The parameters of the NEPRE algorithm were not further fine-tuned, except for the cutoff distance in the NEPRE-F. The probability distributions of relative locations between amino acids were converted to statistical potentials using the Boltzmann relation. Therefore, the NEPRE algorithm is mainly built on the position preferences of neighboring amino acids in protein structures. The performance of the algorithm indicates that the orientation is critical for amino acid packing in protein structures. In this study, both NEPRE-F (with cutoff = 6 Å) and NEPRE-R considered only the nearest neighbors. The distance dependency of the statistical potential function is not explicitly described. In principle, by extending the distance cutoff to larger values, longer-range interactions can be described using a similar approach. An immediate extension is to develop a multi-layer neighborhood preference-based energy function by dividing the neighbors into layers. We tested this multi-layer potential energy and found the performance was comparable the the NEPRE-F (with rc = 6) by including the first two layers (r = 6 and r = 7). The inclusion of more layers deteriorated the performance in recognizing the native structures from the decoys (see Figure S9 and Table S2). The multi-layer implementation may need a weighting scheme and distance-dependent angular space gridding to improve the performance.

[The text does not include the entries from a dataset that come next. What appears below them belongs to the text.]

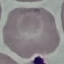
It is uninfected.

Summary:
  - Preparation: thin smear
  - Capture: smartphone through the microscope eyepiece
  - Image type: cell patch, automatically extracted from a larger field of view and resized to 64 × 64 pixels
  - Stain: Giemsa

In summary, the neighborhood of amino acids in protein structures was statistically analyzed, and the discovered preferences were quantified using the types and relative positions of the neighboring amino acids. Based on the neighborhood preference, the program NEPRE was implemented to assess protein structure quality. The results showed that the NEPRE program can identify native (or near native) structures from decoy sets, providing a foundation for extended applications in protein structure assessment and prediction studies.